Он уже готовился выйти на улицу, но вдруг повернулся и сказал:
— Брат должен был освободить тебя, после того как закончилось его консульство. И собирался это сделать. Ты знал?
Я был потрясен его признанием и, заикаясь, произнес:
— Хозяин перестал говорить об этом. Я подумал, что он изменил свое решение.
— Брат говорил, что боится отпустить тебя, потому что ты слишком много знаешь.
— Но я никогда не выдам и слова из того, что услышал в разговоре с глазу на глаз!
— Я знаю, да и он тоже — в глубине души. Не волнуйся. Это просто отговорка. Правда состоит в том, что брат боится даже подумать, что ты тоже можешь покинуть его, как Аттик и я. Ты нужен Цицерону больше, чем сам об этом думаешь.
Я потерял дар речи.
— Когда я вернусь из Азии, — продолжил Квинт, — ты получишь свободу, обещаю тебе. Ты принадлежишь всей семье, а не только моему брату. А покамест присматривай за ним, Тирон. В Риме что-то происходит, и все это мне не нравится.
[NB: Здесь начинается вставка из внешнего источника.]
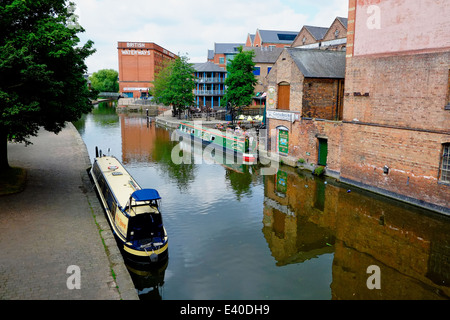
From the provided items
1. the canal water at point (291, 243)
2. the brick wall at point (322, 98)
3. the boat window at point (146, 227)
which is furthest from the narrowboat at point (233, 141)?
the boat window at point (146, 227)

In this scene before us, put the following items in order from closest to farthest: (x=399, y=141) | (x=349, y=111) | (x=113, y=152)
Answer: (x=399, y=141) → (x=349, y=111) → (x=113, y=152)

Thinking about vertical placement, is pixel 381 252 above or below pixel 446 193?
below

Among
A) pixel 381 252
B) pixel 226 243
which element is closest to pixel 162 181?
pixel 226 243

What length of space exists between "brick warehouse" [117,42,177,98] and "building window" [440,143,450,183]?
2887 inches

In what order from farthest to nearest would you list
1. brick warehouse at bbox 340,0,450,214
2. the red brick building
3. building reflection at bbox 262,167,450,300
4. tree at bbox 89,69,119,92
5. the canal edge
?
1. tree at bbox 89,69,119,92
2. the red brick building
3. brick warehouse at bbox 340,0,450,214
4. building reflection at bbox 262,167,450,300
5. the canal edge

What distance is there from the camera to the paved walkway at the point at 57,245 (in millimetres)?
7758

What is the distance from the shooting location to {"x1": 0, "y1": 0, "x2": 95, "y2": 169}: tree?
36.5 ft

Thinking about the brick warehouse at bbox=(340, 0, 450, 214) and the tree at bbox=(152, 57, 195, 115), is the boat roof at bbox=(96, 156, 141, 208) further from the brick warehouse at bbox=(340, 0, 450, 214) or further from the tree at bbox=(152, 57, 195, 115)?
Answer: the tree at bbox=(152, 57, 195, 115)

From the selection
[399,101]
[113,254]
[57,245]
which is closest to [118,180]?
[57,245]

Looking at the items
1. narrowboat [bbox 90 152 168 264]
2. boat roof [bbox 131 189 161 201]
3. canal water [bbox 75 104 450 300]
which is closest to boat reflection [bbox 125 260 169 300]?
canal water [bbox 75 104 450 300]

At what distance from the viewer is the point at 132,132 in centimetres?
3819

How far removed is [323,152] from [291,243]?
31.5 ft
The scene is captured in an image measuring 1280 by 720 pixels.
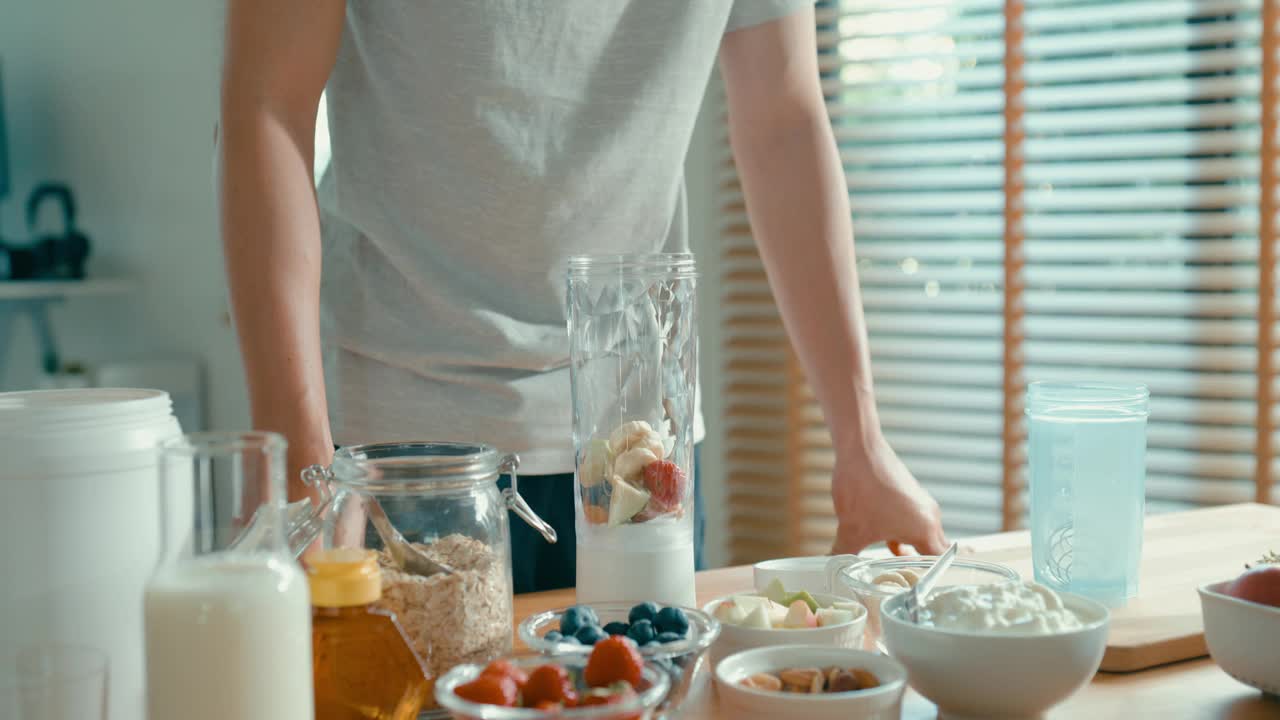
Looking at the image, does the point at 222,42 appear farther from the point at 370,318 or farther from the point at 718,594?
the point at 718,594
Он помахал мне рукой на прощание и в сопровождении слуг направился вниз по улице. Я стоял на крыльце, наблюдая за знакомой фигурой. Коренастый и широкоплечий Квинт твердой походкой спускался по склону холма, пока не скрылся из виду.
XV
Клавдий должен был сразу же направиться на Сицилию в качестве младшего магистрата. Вместо этого он предпочел остаться в Риме и наслаждаться своей победой. Ему даже хватило наглости, чтобы прийти в сенат и занять место, которое отныне полагалось ему. Это произошло на майские иды, через два дня после суда, — в сенате обсуждали последствия оправдательного приговора. Клавдий вошел в зал как раз в то время, когда говорил Цицерон. Он был встречен громким неодобрительным свистом и улыбнулся сам себе, будто нашел подобное проявление ненависти забавным. Никто из сенаторов не подвинулся, чтобы освободить ему место, так что Клавдий прислонился к стене, скрестил руки на груди и уставился на оратора с самодовольной, глуповатой улыбкой. Красс, сидевший, как всегда, на передней скамье, явно чувствовал себя неуютно и изучал царапину на своей кальцее. Цицерон же не обратил на Клавдия внимания и продолжил свою речь.
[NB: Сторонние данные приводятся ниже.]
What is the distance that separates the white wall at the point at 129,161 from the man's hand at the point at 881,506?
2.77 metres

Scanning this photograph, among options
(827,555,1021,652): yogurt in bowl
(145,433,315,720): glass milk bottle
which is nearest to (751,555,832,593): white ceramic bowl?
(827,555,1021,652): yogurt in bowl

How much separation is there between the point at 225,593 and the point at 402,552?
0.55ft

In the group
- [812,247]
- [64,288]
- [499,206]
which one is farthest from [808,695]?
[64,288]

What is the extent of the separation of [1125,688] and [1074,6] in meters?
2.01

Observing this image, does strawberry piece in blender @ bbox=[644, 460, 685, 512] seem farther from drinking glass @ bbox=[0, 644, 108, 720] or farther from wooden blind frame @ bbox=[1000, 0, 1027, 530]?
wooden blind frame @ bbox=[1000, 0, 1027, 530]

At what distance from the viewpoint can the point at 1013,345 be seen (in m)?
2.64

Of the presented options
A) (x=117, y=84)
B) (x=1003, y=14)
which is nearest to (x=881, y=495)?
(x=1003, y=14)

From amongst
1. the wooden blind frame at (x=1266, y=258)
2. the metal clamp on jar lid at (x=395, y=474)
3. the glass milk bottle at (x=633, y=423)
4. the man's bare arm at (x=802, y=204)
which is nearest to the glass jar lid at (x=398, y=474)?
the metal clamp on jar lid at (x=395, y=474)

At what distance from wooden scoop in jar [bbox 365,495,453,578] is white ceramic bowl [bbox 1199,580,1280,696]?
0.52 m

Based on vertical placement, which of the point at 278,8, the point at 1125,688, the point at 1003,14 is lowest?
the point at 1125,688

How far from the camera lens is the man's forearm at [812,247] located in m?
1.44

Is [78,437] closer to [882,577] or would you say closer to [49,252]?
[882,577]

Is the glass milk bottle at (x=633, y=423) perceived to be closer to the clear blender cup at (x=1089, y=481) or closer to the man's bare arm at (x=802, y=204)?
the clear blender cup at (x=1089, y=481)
— Граждане, — сказал он, — мы не должны ослабеть или поколебаться из-за этого единичного удара. Да, наш авторитет пошатнулся, но это не значит, что мы должны поддаваться смятению. Глупо делать вид, что ничего не случилось, но мы будем трусами, если испугаемся из-за этого. Суд освободил врага государства…
— Меня освободили не как врага государства, а как того, кто призван очистить Рим! — выкрикнул Клавдий.